What I am suggesting is that in the output files (or rather, in our subsequent Zarr stores), we make those differences explicit in a different way. Rather than different axes z_t, z_w_top, and z_w_bot, there should be one axis Z that has a Coordinate Reference System attribute Z_crs which, for each particular variable, says in effect "this variable uses the cell-center vertical CRS" (or the cell-top or cell-bottom CRS). Z_crs should actually be the URL of a machine-readable definition.
It's not a change in how we compute, it's a change in the semantics of how we tell users what was computed and on what coordinate system.
Oh, gotcha -- sorry for the misunderstanding.
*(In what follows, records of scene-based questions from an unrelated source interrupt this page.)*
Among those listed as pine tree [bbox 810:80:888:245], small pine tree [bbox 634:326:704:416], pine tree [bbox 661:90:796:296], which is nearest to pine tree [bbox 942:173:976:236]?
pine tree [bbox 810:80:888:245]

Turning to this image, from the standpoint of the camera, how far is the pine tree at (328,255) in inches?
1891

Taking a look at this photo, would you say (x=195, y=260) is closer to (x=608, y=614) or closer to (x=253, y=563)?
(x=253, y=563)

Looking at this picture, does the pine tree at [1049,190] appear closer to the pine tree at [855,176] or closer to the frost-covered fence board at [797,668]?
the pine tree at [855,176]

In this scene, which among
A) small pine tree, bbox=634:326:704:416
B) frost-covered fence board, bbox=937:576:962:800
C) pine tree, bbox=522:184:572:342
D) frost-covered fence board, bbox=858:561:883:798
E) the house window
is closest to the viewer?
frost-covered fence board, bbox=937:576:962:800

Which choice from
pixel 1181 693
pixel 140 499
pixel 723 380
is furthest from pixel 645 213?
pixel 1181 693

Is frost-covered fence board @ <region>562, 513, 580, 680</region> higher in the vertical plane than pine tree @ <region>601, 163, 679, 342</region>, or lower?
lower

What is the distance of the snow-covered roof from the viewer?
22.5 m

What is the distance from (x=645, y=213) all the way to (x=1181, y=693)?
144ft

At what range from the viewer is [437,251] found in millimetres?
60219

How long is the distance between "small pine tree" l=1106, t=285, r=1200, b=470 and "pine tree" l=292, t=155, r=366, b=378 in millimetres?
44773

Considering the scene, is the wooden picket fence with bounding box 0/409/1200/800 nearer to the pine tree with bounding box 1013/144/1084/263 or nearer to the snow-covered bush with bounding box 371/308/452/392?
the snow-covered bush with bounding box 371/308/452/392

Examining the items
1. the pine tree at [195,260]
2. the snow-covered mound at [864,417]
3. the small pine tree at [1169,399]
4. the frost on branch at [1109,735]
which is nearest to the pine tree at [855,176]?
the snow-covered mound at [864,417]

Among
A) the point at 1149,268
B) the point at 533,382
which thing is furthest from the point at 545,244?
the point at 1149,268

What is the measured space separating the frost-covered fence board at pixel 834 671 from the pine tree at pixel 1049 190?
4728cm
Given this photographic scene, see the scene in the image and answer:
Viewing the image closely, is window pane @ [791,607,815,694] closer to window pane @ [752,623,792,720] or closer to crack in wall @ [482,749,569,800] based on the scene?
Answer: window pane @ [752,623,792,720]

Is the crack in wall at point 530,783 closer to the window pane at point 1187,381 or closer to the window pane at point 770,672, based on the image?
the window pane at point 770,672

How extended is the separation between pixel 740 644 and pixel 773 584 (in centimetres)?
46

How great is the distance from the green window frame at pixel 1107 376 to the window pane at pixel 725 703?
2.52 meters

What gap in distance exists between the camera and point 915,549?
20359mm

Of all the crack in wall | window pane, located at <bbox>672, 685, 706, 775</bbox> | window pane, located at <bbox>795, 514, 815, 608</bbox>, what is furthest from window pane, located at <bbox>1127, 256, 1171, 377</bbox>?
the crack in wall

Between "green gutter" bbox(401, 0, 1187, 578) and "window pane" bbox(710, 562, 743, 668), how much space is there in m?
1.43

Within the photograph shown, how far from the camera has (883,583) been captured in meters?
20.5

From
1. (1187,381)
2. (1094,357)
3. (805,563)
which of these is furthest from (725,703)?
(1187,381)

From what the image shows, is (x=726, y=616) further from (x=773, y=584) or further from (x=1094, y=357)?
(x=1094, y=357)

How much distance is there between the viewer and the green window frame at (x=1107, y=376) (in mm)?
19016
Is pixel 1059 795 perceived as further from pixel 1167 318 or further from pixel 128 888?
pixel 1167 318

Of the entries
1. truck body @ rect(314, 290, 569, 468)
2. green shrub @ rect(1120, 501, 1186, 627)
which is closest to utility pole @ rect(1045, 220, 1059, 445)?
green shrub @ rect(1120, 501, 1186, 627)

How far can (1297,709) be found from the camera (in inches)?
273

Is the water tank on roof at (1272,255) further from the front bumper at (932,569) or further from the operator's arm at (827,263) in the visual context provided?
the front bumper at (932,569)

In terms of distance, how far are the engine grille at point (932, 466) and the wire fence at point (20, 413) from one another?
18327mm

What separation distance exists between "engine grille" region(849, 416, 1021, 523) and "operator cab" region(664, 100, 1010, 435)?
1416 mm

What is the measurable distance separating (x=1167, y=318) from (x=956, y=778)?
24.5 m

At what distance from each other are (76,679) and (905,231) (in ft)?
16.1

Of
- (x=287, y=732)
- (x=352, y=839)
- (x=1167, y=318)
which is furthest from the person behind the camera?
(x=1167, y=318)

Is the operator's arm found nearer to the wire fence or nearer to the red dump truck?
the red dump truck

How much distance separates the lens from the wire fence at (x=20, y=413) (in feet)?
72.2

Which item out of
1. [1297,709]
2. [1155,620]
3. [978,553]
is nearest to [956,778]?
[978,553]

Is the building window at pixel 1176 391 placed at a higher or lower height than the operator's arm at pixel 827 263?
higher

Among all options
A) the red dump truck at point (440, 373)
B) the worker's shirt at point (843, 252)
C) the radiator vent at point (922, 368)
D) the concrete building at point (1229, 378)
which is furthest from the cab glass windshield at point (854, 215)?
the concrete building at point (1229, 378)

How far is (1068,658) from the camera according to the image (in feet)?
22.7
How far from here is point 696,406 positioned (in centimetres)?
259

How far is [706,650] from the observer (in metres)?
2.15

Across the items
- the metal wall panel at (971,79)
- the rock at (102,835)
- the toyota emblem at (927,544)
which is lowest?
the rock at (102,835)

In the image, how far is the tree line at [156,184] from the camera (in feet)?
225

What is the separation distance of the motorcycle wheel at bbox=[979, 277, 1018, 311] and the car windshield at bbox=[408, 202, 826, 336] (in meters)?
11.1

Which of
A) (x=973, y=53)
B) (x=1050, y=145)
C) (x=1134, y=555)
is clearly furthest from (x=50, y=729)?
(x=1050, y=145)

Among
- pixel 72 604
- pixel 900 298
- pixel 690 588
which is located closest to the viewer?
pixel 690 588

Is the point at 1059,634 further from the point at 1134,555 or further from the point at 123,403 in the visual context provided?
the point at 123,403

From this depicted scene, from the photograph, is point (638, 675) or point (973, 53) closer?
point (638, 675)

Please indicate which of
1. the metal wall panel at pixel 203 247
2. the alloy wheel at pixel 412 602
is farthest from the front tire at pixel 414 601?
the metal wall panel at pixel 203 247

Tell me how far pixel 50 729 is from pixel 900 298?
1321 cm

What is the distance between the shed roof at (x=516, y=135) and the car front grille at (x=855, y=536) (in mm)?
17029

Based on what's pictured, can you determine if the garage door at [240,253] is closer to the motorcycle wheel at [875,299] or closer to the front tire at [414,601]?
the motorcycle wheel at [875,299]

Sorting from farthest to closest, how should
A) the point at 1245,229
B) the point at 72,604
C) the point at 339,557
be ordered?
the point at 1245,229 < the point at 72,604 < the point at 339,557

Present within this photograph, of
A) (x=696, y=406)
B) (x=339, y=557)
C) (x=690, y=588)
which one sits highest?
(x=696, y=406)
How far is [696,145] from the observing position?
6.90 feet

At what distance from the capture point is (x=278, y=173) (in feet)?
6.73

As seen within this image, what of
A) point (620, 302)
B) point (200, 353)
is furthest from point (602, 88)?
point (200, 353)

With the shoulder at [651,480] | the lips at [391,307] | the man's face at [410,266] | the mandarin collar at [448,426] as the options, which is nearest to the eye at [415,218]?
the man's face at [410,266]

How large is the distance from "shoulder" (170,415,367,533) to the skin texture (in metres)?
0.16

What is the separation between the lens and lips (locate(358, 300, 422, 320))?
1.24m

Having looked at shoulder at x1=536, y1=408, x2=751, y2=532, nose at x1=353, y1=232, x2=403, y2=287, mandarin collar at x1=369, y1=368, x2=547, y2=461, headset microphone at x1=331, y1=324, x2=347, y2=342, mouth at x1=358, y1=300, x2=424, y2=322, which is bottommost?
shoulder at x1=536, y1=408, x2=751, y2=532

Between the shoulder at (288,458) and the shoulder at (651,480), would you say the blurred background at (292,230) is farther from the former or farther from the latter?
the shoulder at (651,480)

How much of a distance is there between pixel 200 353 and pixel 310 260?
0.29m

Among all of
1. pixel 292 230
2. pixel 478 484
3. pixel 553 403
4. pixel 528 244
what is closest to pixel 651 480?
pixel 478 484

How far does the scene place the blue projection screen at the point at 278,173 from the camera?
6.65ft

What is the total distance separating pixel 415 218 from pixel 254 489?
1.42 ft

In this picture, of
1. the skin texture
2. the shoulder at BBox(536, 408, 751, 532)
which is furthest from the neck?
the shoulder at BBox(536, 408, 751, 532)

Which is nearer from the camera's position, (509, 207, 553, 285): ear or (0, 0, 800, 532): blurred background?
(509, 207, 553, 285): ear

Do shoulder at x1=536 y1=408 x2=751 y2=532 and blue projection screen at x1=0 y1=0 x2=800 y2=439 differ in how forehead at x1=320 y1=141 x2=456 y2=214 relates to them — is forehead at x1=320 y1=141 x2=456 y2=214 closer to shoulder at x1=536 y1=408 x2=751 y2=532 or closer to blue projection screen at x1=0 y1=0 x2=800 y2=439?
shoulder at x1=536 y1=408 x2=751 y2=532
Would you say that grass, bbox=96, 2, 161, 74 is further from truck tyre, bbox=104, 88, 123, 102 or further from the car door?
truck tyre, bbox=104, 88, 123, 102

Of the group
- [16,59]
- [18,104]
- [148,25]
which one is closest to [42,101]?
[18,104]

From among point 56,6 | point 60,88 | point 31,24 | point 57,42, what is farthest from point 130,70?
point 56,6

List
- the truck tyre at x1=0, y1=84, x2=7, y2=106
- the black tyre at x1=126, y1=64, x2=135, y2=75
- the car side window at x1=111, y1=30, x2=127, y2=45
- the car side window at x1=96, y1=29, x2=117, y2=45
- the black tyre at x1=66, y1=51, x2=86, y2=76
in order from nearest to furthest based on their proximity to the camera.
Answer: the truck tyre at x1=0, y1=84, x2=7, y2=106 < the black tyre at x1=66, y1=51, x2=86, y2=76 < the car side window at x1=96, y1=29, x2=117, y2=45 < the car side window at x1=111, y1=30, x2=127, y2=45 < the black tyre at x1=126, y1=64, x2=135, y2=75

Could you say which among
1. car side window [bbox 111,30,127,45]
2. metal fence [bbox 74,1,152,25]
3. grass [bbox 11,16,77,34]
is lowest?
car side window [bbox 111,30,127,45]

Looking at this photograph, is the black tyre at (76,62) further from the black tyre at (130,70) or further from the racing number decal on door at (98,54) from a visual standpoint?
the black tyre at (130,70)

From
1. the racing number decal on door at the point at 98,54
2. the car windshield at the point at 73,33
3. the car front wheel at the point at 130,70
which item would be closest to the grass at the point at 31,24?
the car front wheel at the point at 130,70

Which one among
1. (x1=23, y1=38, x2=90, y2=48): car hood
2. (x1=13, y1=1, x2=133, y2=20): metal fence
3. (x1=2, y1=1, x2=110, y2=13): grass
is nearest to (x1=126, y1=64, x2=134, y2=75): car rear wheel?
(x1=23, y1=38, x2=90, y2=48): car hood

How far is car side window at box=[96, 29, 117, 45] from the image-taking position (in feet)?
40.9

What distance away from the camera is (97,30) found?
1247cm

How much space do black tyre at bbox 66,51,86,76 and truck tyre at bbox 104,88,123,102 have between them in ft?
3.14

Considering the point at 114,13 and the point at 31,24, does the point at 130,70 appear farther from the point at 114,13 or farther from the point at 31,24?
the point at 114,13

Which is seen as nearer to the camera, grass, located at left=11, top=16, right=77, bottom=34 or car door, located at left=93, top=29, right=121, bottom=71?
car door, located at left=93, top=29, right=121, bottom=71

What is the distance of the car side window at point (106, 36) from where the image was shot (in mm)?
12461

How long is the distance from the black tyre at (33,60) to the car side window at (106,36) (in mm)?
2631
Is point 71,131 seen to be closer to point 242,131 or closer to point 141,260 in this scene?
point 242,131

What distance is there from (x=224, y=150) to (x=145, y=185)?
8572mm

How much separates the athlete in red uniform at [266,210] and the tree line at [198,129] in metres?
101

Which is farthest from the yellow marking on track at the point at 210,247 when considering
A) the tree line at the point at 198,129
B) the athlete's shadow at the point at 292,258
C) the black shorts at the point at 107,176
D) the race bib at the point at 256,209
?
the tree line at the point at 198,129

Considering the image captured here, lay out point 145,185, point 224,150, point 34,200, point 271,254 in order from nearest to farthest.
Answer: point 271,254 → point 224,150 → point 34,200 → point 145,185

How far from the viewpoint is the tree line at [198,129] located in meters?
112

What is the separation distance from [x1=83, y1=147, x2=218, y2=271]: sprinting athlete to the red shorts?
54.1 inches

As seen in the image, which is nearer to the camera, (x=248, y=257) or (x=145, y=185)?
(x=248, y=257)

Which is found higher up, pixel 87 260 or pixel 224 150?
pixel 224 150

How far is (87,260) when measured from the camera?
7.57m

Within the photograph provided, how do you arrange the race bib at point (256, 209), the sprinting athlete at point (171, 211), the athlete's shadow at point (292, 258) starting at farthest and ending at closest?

So basically, you like the horizontal approach of a single nlat
and nlon
, and then using the coordinate attribute to note whether it's T-grid or U-grid:
float TEMP(time, z_t, nlat, nlon) ;
TEMP:long_name = "Potential Temperature" ;
TEMP:units = "degC" ;
TEMP:coordinates = "TLONG TLAT z_t time" ;
float UVEL(time, z_t, nlat, nlon) ;
UVEL:long_name = "Velocity in grid-x direction" ;
UVEL:units = "centimeter/s" ;
UVEL:coordinates = "ULONG ULAT z_t time" ;
and are wondering why we can't do the same in z
float TEMP(time, nz, nlat, nlon) ;
TEMP:long_name = "Potential Temperature" ;
TEMP:units = "degC" ;
TEMP:coordinates = "TLONG TLAT z_t time" ;
float WVEL(time, nz, nlat, nlon) ;
WVEL:long_name = "Vertical Velocity" ;
WVEL:units = "centimeter/s" ;
WVEL:coordinates = "TLONG TLAT z_w_top time" ;
float KVMIX(time, nz, nlat, nlon) ;
KVMIX:long_name = "Vertical diabatic diffusivity due to Tidal Mixing + background" ;
KVMIX:units = "centimeter^2/s" ;
KVMIX:coordinates = "TLONG TLAT z_w_bot time" ;
That's a reasonable approach, though given the fact that most of the CESM ocean software engineering is focused on the transition from POP to MOM I don't think it would happen at the model level. So the big question (that I don't have an answer to) is "is it okay if the cloud data differs from the model-generated data available on glade in this manner."
Yes, except that (a) the units attribute would use a controlled vocabulary such as UDUNITS and (b) the coordinates attribute(s) would be URL(s) of machine-readable definitions for each coordinate instead of a human-readable string that lists multiple coordinates and requires prior knowledge or that users RTFM.
The CF conventions define the axis
attribute explicitly to address this: http://cfconventions.org/Data/cf-conventions/cf-conventions-1.8/cf-conventions.html#coordinate-types
See, for example, their 2D lat lon coordinates example:
dimensions:
xc = 128 ;
yc = 64 ;
lev = 18 ;
variables:
float T(lev,yc,xc) ;
T:long_name = "temperature" ;
T:units = "K" ;
T:coordinates = "lon lat" ;
float xc(xc) ;
xc:axis = "X" ;
xc:long_name = "x-coordinate in Cartesian system" ;
xc:units = "m" ;
float yc(yc) ;
yc:axis = "Y" ;
yc:long_name = "y-coordinate in Cartesian system" ;
yc:units = "m" ;
float lev(lev) ;
lev:long_name = "pressure level" ;
lev:units = "hPa" ;
float lon(yc,xc) ;
lon:long_name = "longitude" ;
lon:units = "degrees_east" ;
float lat(yc,xc) ;
lat:long_name = "latitude" ;
lat:units = "degrees_north" ;
This is the right way to do it. This approach can easily be extended to the Z axis, with multiple different dimension variables (e.g. z_w
, z_t
) all sharing the same axis = "Z"
attribute. Many tools, e.g. xgcm, can parse these conventions.
So POP output is not following CF conventions.
I believe the best path forward for convincing modeling groups to modify their output is to cite the CF conventions document. If we think the CF conventions need some changes, there is also a process for doing that.